**PROBLEMS TO WORK ON:**
1/ List every trait that the where clause of the execute method names in the tfc::Command documentation.
2/ Proceed with the tfc::Command documentation, writing on from its final sentence.

**TEXT SHOWN:**
Enum tfc::Command

pub enum Command {
    Delay(u32),
    KeyDown(Key),
    KeyUp(Key),
    KeyClick(Key),
    MouseMoveRel(i32, i32),
    MouseMoveAbs(i32, i32),
    MouseScroll(i32, i32),
    MouseDown(MouseButton),
    MouseUp(MouseButton),
    MouseClick(MouseButton),
    AsciiCharDown(u8),
    AsciiCharUp(u8),
    AsciiChar(u8),
    AsciiString(Vec<u8>),
    UnicodeCharDown(char),
    UnicodeCharUp(char),
    UnicodeChar(char),
    UnicodeString(String),
}

A future invocation of a method on a Context.

Commands can be executed by calling execute. Each variant corresponds to a method on one of the traits.

Variants

Delay(u32)

Creates a delay for a number of milliseconds.

KeyDown(Key)

Corresponds to key_down.

KeyUp(Key)

Corresponds to key_up.

KeyClick(Key)

Corresponds to key_click.

MouseMoveRel(i32, i32)

Corresponds to mouse_move_rel.

MouseMoveAbs(i32, i32)

Corresponds to mouse_move_abs.

MouseScroll(i32, i32)

Corresponds to mouse_scroll.

MouseDown(MouseButton)

Corresponds to mouse_down.

MouseUp(MouseButton)

Corresponds to mouse_up.

MouseClick(MouseButton)

Corresponds to mouse_click.

AsciiCharDown(u8)

Corresponds to ascii_char_down.

AsciiCharUp(u8)

Corresponds to ascii_char_up.

AsciiChar(u8)

Corresponds to ascii_char.

AsciiString(Vec<u8>)

Corresponds to ascii_string.

UnicodeCharDown(char)

Corresponds to unicode_char_down.

UnicodeCharUp(char)

Corresponds to unicode_char_up.

UnicodeChar(char)

Corresponds to unicode_char.

UnicodeString(String)

Corresponds to unicode_string.

Implementations

impl Command

pub fn execute<C>( &self, ctx: &mut C ) -> Result<(), GenericError<C::PlatformError>>

where C: FallibleContext + KeyboardContext + MouseContext + AsciiKeyboardContext + UnicodeKeyboardContext,

Execute a Command by calling the corresponding method on one of the traits.

Delay is treated as being synchronous and is executed using std::thread::sleep.

impl Command

pub fn from_bytes(buf: &[u8]) -> Result<(Command, usize), CommandBytesError>

Construct a Command from a sequence of bytes.

The first byte in the buffer must be a CommandCode. This identifies the command and its arguments. Following the command identifier is a sequence of bytes that encode the arguments of the command. Key and MouseButton are single bytes. For integer arguments (used for moving the mouse and scrolling), signed 16-bit big-endian integers are used.

Since a negative delay is impossible, the millisecond parameter for the Delay command is unsigned.

An ASCII character is a single byte. An ASCII string is a length followed by a sequence of bytes. The length is an unsigned 16-bit big-endian integer.

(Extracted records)
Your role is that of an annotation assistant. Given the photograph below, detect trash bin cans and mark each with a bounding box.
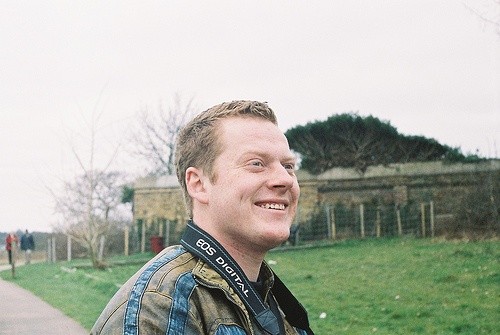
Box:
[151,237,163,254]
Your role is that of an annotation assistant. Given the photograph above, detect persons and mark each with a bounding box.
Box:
==
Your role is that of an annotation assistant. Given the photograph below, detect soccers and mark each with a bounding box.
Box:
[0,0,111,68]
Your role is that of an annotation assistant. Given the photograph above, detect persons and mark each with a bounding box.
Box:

**ANSWERS IN ORDER:**
1/ FallibleContext, KeyboardContext, MouseContext, AsciiKeyboardContext, UnicodeKeyboardContext

2/
A Unicode character (or more specifically, a Unicode scalar value) is 32-bits. A Unicode string is similar to an ASCII string in that it has a length followed by a sequence of bytes, however the sequence of bytes are a UTF-8 encoded string.

The function returns the command and the number of bytes that were read from the buffer.

Examples

use tfc::{Command, CommandCode, Key};

let bytes = &[
    CommandCode::MouseMoveRel as u8, 255, 214, 0, 64,
    CommandCode::KeyClick as u8, Key::K as u8,
    CommandCode::UnicodeString as u8, 0, 4, 0xF0, 0x9F, 0xA4, 0xAA,
];

let (command, len) = Command::from_bytes(bytes).unwrap();
assert_eq!(len, 5);
assert_eq!(command, Command::MouseMoveRel(-42, 64));

let bytes = &bytes[len..];
let (command, len) = Command::from_bytes(bytes).unwrap();
assert_eq!(len, 2);
assert_eq!(command, Command::KeyClick(Key::K));

let bytes = &bytes[len..];
let (command, len) = Command::from_bytes(bytes).unwrap();
assert_eq!(len, 7);
assert_eq!(command, Command::UnicodeString("🤪".to_owned()));

impl Command

pub fn to_bytes(&self, buf: &mut [u8]) -> Result<usize, usize>

Fill a byte array with the command.

See from_bytes for a description of the byte format. On success, this will return Ok with the number of bytes written. If the given slice is too small, this will return Err with the number of bytes necessary.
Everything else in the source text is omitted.